TEXTE SOURCE:
========

Le problème avec Walid Mouzannar est que si l’on s’assoit avec lui pour parler d’un de ses sujets de prédilection, le Souk des bijoutiers de Beyrouth par exemple, on ne sait plus après une heure de conversation par quel bout aborder le sujet : celui du jeune homme « grec-catholique à cent pour cent et issu de trois familles de bijoutiers » qui se souvient d’une ville où il faisait bon vivre avec la tendresse et la spontanéité d’un enfant ? Celui d’un joaillier diplômé de droit qui a révolutionné un métier hérité de quatre générations ? Celui d’une famille dont le nom et l’histoire se confondent avec celle de l’orfèvrerie levantine depuis deux siècles ? Ou celui d’un bon vivant, secrétaire général de l’Académie libanaise de la gastronomie, auteur de plusieurs ouvrages sur le sujet et qui parle de citrouilles ou de poissons et crustacés des côtes libanaises avec autant de passion que lorsqu’il évoque ses souvenirs du Gemmayzé des années 1940 et 1950 ?
Walid – que l’on me pardonne cette familiarité envers un ami d’enfance de ma mère – est un souk à lui seul : on y est toujours le bienvenu et on peut y flâner jusqu’à se perdre ou trouver ce que l’on cherche en deux minutes. Et quand il décrit le Souk des bijoutiers, ou Souk al-sagha, j’ai l’impression qu’il se décrit lui-même : « C’était une ruche à souvenirs, il y régnait un esprit de coopération extraordinaire, on ne connaissait ni la jalousie ni l’envie, il y avait une mentalité saine. » C’est à se demander s’il ne serait pas, lui aussi, superstitieux comme ces bijoutiers qui « jetaient le poisson qu’ils venaient d’acheter par terre quand il était trop beau, pour éviter le mauvais œil » !
Le Souk des bijoutiers de Beyrouth est mort le 12 janvier 1983, il y a quarante ans déjà, balayé par les bulldozers en quelques heures seulement. Walid Mouzannar était l’un de ceux qui avaient milité pour sa sauvegarde. Moins d’un mois auparavant, il avait déclaré, dans une interview à L’Orient-Le Jour, ce qui suit : « Le rêve de tout joaillier, de tout bijoutier, de tout artisan est de retrouver leur bon vieux souk reconstruit tel qu’il se présentait en 1974, et non pas en buildings sans âme. Un souk avec ses voûtes anciennes, ses grands portails. C’était le lieu le plus visité par les touristes et les étrangers de passage au Liban. » Et cette reconstruction était possible : les photos prises à la même époque montrent que les trois quarts des bâtiments étaient récupérables.

========

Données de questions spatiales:
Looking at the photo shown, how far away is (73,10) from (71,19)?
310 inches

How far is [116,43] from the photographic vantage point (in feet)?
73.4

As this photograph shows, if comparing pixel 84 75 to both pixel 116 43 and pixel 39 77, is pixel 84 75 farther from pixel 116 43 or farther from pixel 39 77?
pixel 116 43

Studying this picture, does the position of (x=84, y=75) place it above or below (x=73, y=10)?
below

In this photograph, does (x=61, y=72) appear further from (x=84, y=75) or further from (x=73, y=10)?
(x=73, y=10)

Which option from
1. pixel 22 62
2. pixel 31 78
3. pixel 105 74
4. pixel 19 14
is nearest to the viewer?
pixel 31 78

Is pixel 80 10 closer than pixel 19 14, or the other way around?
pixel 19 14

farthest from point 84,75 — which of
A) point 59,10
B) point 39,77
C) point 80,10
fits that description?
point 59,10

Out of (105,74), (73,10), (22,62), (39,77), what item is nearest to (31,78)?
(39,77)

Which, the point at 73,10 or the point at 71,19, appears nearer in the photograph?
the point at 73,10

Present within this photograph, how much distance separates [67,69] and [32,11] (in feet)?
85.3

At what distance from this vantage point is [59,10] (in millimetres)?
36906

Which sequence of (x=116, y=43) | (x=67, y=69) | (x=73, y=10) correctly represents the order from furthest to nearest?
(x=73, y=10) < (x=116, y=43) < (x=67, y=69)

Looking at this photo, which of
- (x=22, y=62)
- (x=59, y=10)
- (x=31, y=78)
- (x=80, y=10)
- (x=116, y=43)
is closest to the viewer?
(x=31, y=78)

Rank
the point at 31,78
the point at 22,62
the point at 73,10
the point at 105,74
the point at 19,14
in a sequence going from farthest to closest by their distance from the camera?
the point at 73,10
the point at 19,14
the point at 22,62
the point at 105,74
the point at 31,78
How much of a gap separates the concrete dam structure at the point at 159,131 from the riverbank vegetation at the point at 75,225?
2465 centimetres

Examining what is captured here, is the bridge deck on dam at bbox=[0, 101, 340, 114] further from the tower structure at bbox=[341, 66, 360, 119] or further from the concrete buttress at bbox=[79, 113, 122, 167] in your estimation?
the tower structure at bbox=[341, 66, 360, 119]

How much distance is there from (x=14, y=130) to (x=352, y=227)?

========

CONSIGNES ÉCRITES:
• A. Pourriez-vous extraire du texte sur le Souk des bijoutiers le passage qui commence aux mots « Le Souk des bijoutiers de Beyrouth est » et s'arrête après les mots « bâtiments étaient récupérables. » ?
• B. Comment traduire en anglais cette phrase du texte sur le Souk des bijoutiers : « Le Souk des bijoutiers de Beyrouth est mort le 12 janvier 1983, il y a quarante ans déjà, balayé par les bulldozers en quelques heures seulement. » ?

LES RÉPONSES:
• A.
Le Souk des bijoutiers de Beyrouth est mort le 12 janvier 1983, il y a quarante ans déjà, balayé par les bulldozers en quelques heures seulement. Walid Mouzannar était l’un de ceux qui avaient milité pour sa sauvegarde. Moins d’un mois auparavant, il avait déclaré, dans une interview à L’Orient-Le Jour, ce qui suit : « Le rêve de tout joaillier, de tout bijoutier, de tout artisan est de retrouver leur bon vieux souk reconstruit tel qu’il se présentait en 1974, et non pas en buildings sans âme. Un souk avec ses voûtes anciennes, ses grands portails. C’était le lieu le plus visité par les touristes et les étrangers de passage au Liban. » Et cette reconstruction était possible : les photos prises à la même époque montrent que les trois quarts des bâtiments étaient récupérables.

• B. The Beirut Jewelers' Souk died on January 12, 1983, already forty years ago, swept away by bulldozers in only a few hours.